RE(VIEWING) THE CONSTITUTIONAL COURT’S DECISION IN SIDUMO
Keywords:dismissed employees, “reasonable employer” test, arbitrators, reasonable decisions
In Sidumo v Rustenburg Platinum Ltd (2007 12 BLLR 1097 (CC); 2007 28 ILJ 2405 (CC); 2008 2 SA 24 (CC)) the Constitutional Court made two findings of immense significance for dismissed employees: firstly, the court rejected the use of the socalled “reasonable employer” test in our law, which required arbitrators and courts evaluating the fairness of a dismissal for proven misconduct to treat the employer’s decision on sanction with a measure of deference; and secondly, on scrutiny of the more controversial issue before the court, to wit the basis, if any, upon which arbitrators are obliged to make reasonable decisions, the court (in confirming that
arbitrators remain so obliged) held that the obligation to do so suffuses section 145 of the LRA ,and the extended review grounds of PAJA do not apply.
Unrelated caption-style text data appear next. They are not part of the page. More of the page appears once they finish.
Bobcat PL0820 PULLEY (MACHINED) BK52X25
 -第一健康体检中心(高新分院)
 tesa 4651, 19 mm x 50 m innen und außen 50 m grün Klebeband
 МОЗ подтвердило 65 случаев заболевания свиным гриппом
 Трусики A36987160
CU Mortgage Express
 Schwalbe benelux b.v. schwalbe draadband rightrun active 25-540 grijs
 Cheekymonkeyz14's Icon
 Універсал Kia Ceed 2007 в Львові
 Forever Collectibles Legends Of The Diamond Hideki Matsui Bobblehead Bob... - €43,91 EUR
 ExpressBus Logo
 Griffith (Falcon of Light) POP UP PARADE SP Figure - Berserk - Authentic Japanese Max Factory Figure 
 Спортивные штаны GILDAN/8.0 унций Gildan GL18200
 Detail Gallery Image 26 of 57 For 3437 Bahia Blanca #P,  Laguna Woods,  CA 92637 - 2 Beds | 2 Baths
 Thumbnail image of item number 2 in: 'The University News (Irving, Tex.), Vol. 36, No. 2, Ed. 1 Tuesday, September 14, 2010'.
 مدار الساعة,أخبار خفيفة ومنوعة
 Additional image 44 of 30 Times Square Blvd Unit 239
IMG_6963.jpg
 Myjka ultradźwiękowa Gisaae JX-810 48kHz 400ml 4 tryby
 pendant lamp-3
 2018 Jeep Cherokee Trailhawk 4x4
In the present article these conclusions are critically analysed and evaluated, and a number of submissions are made, inter alia: it is submitted that the Constitutional Court’s rejection of the “reasonable employer” test was premised on a fundamental misinterpretation of what the test postulates; it is submitted that while the court’s attempt to locate the reasonableness standard within the LRA was perhaps justifiable, the court failed to consider properly, or indeed at all, the wording of section 145 and its history, with the consequence that the court failed to appreciate that section 145 (save on an unduly strained interpretation) could not conceivably be construed to cater, in itself and without more, for the scope of the constitutional right to just administrative action; and further, that the labour landscape post-Sidumo is one bathed in greater uncertainty. In conclusion, the authors pose the question
whether, on a review of Sidumo, the Constitutional Court should not be considered to have fallen short of fulfilling its constitutional obligations under the rule of law.